Verdammt, diese düsteren Gedanken. Was ich jetzt brauchte, war, mich auf die Unterhaltung der Menge zu konzentrieren. Die meisten von ihnen waren Menschen, obwohl ein paar Werwölfe anwesend waren. Sie waren hauptsächlich höher in der Hierarchie als ich, aber ich war nicht da, um mit den Gästen zu plaudern. Ich war da, um zu unterhalten und Männer abzuwehren, und heute Abend war nur ein weiterer Abend.
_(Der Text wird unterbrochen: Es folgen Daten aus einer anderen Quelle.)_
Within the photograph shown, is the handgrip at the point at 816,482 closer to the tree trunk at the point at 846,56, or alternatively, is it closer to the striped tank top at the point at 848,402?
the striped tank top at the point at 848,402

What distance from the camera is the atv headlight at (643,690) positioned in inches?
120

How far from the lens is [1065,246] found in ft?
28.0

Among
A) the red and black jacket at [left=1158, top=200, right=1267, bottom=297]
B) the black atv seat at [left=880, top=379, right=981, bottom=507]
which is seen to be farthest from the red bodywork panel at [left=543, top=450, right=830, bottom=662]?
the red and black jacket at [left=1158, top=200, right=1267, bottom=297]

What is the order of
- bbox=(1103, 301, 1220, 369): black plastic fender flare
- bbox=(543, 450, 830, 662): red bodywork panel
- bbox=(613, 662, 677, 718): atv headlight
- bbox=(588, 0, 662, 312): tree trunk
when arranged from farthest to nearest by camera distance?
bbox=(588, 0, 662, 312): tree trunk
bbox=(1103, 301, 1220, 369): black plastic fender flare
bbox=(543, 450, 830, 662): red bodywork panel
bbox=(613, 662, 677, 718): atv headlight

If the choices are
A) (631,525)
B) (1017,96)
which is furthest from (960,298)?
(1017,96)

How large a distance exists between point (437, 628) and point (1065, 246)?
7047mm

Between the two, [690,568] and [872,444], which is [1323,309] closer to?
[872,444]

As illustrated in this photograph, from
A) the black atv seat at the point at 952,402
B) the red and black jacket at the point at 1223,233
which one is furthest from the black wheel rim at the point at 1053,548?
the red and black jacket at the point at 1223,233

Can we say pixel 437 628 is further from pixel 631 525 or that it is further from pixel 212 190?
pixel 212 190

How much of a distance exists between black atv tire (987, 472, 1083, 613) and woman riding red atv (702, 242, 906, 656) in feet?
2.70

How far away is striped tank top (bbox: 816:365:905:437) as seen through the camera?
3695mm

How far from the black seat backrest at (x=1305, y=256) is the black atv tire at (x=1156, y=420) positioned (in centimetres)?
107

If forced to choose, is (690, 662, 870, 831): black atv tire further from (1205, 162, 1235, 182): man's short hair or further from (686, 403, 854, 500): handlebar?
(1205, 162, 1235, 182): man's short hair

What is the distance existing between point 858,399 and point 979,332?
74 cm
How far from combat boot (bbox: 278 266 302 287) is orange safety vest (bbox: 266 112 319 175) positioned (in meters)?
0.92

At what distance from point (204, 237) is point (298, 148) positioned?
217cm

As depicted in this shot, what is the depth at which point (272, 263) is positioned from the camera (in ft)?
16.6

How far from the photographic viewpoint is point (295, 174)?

Es war Zeit, aufzutreten, also verließ ich die Umkleide. Der Lärm aus dem vorderen Bereich des Hauses vermischte sich mit den geschäftigen Geräuschen aus der Küche. Es klang, als wäre das Haus heute Abend voll.

Als ich mich dem vorderen Bereich näherte, war etwas mit meinem Wolf, Calliope, nicht in Ordnung.

"Was ist los?" fragte ich sie, aber sie ignorierte mich.

Es war irritierend, aber ich konnte mich nicht darauf konzentrieren, da es Zeit war, anzufangen.

"Damen und Herren, bitte begrüßen Sie unsere wunderbare Musikerin für heute Abend, Adriana Argenté," kündigte James an.

Ich stand nur wenige Schritte von der Bühne entfernt, holte tief Luft und trat vor.